Meses atrás, una astilla de leña le levantó la carne hasta el hueso. Genaro se empeñó con los medios a su alcance, por ver la herida seca, la pierna sana.

La herida sanó aparentemente, pero el mal seguía por dentro. Transcurrieron los días y las semanas y la herida no sanaba del todo. Entonces llegó aquella puerca mosca y le agusanó la carne. El dolor fue insoportable. Se arrancó la carne podrida con las uñas, se exprimió la llaga y vio salir gusanos rechonchos, semejantes a frijoles blancos. Eran todos anillados, con cierta dura movilidad. Alrededor de la herida la carne estaba tensa, tenía un brillo azulino.
Desde luego, no pudo trabajar más. Pocos días después se hallaba con la pierna gangrenada, entonces llegaron unos vecinos de más allá del río y lo bajaron en una hamaca hasta el pueblo, donde nada pudieron hacerle, por lo que hubo de ser trasladado a la ciudad. Genaro llegó casi muerto. El mismo hubiera deseado morir. Los ojos, inmensos por la fiebre, se le hundían profundos en las cuencas.
En la ciudad le cercenaron su pobre pierna podrida. Sólo le quedó un pequeño muñón.

II

Los niños juegan con una vieja rueda, escarchada de orín.
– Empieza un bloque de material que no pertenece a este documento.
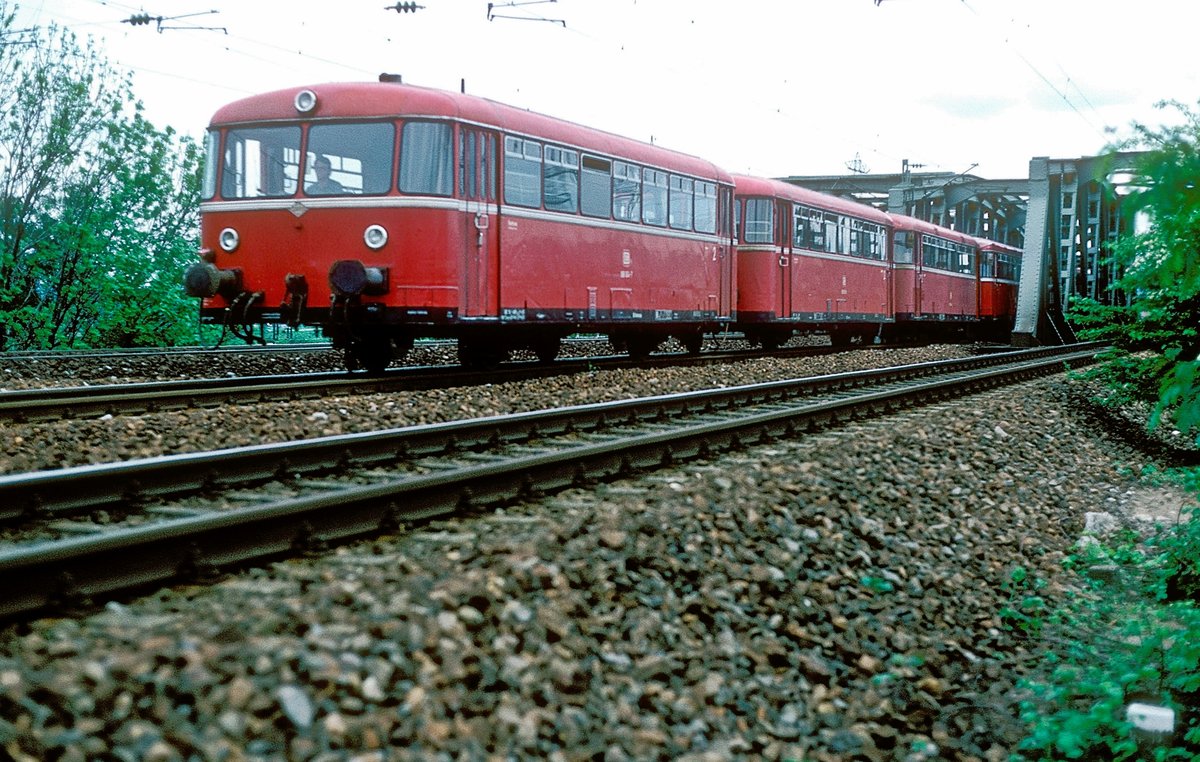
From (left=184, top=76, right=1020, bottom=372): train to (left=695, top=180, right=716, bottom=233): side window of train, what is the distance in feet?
0.96

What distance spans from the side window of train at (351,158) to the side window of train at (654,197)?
15.0 feet

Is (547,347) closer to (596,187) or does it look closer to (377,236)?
(596,187)

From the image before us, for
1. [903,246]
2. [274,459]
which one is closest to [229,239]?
[274,459]

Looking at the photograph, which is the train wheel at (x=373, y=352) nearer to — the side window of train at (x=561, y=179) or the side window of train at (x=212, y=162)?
the side window of train at (x=212, y=162)

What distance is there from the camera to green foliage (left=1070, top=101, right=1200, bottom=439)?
3.10 meters

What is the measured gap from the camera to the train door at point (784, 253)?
64.0 feet

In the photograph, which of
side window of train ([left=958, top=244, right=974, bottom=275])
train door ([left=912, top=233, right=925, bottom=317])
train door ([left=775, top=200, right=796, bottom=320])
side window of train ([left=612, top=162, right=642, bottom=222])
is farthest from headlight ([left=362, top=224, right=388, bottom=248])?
side window of train ([left=958, top=244, right=974, bottom=275])

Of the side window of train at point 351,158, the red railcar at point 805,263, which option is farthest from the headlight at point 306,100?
the red railcar at point 805,263

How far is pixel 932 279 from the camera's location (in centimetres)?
2789

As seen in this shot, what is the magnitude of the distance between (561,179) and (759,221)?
6619mm

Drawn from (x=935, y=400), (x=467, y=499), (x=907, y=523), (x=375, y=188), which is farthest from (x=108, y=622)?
(x=935, y=400)

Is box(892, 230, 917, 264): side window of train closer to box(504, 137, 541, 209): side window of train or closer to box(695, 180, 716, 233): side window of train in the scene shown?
box(695, 180, 716, 233): side window of train

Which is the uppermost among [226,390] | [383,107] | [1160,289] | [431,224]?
[383,107]

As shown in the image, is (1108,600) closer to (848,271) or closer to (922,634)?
(922,634)
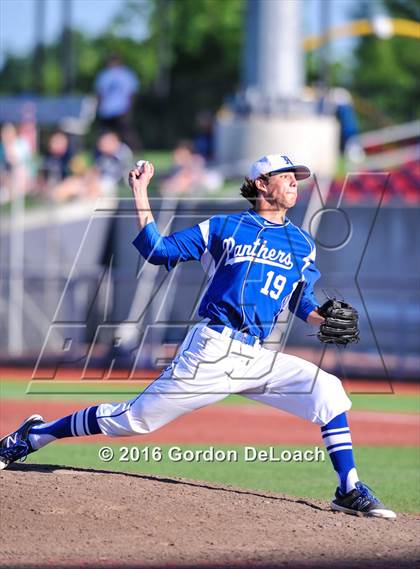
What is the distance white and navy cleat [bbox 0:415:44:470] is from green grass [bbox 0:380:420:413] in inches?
254

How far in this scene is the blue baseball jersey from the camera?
23.2 feet

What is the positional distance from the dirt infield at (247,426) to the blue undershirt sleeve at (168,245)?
5029 millimetres

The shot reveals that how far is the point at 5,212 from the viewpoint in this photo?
2092cm

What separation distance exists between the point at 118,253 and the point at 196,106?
18718 millimetres

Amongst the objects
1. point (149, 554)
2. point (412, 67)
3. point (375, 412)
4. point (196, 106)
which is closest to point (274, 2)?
point (375, 412)

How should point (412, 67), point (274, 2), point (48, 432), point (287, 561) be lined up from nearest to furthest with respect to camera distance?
point (287, 561), point (48, 432), point (274, 2), point (412, 67)

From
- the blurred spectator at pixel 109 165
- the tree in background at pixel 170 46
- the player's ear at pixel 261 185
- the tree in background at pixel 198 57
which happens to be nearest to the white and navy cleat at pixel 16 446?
the player's ear at pixel 261 185

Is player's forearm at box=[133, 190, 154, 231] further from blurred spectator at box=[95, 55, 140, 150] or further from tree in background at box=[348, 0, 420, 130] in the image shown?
tree in background at box=[348, 0, 420, 130]

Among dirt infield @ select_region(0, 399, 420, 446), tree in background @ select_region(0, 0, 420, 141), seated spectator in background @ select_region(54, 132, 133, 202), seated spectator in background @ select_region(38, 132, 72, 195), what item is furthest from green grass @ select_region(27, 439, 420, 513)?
tree in background @ select_region(0, 0, 420, 141)

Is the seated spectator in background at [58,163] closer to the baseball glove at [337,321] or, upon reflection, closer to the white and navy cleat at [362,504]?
the baseball glove at [337,321]

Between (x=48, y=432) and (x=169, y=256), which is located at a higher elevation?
(x=169, y=256)

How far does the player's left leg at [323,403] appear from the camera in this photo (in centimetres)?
719

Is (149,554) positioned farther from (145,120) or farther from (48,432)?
(145,120)

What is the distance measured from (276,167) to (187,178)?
46.0 ft
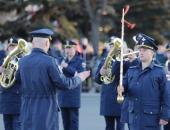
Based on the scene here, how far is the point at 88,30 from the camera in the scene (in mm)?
32469

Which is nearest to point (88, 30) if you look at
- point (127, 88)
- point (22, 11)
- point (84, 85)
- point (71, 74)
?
point (22, 11)

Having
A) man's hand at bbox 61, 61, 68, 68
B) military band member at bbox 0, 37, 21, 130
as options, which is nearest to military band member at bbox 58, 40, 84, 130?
man's hand at bbox 61, 61, 68, 68

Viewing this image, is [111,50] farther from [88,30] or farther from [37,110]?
[88,30]

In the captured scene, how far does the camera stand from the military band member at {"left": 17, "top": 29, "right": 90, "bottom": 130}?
7840 millimetres

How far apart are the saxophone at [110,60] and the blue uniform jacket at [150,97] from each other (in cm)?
141

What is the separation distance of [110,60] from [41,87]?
2.27 m

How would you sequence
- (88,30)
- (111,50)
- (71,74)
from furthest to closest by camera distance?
1. (88,30)
2. (71,74)
3. (111,50)

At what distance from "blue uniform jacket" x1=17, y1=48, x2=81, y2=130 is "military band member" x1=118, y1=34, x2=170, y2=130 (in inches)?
34.0

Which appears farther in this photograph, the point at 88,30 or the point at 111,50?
the point at 88,30

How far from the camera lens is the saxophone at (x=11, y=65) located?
9914mm

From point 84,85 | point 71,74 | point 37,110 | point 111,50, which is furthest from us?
point 84,85

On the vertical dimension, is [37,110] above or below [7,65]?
below

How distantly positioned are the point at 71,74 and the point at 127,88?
8.91 feet

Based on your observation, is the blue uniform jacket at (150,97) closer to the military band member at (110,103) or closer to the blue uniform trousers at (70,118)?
the military band member at (110,103)
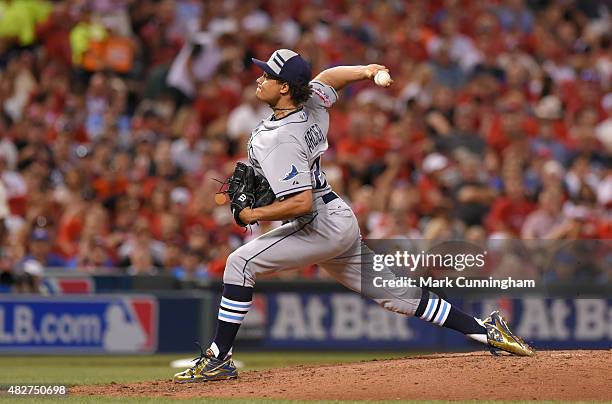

Rueda abandonada, prestigio del lugar y blasón de la comarca.

Alrededor de la casa está el sol como un gato echado. El viento enmaraña el pelo de los niños que juegan con la gran rueda del hambre.

Camino abajo se ve llegar, casi a rastras, al indio Genaro. Es un pobre indio viejo. Llega con su único pie. El otro es sólo un muñón lacerado del que aún chorrea sangre. Se le ve llegar con los ojos cansinos. Los niños se disparan sobre él.

 -¡Taita? taita!

Los perros saltan detrás de los niños.

En la cocina se cuecen, al rescoldo, unas batatas terrosas. Casi no hay brasas en el fogón. Los niños tienen hambre, pero juegan con su inmensa rueda de hambre.

-Tenemos hambre.

Detrás de los niños viene una mujer. Es Domitila, la mujer del indio. Camina un poco agachada, con los senos colgantes y los ojos intranquilos. Domitila tiene el cabello grueso y unos enormes pies rajados por la lejía de la tierra. Es una mujer con garrapatas que se prenden en su carne. Siempre tiene un nido de ellas en el fondo de las orejas. En este momento parece un pellejo relleno de paja, con partes gordas y partes flacas.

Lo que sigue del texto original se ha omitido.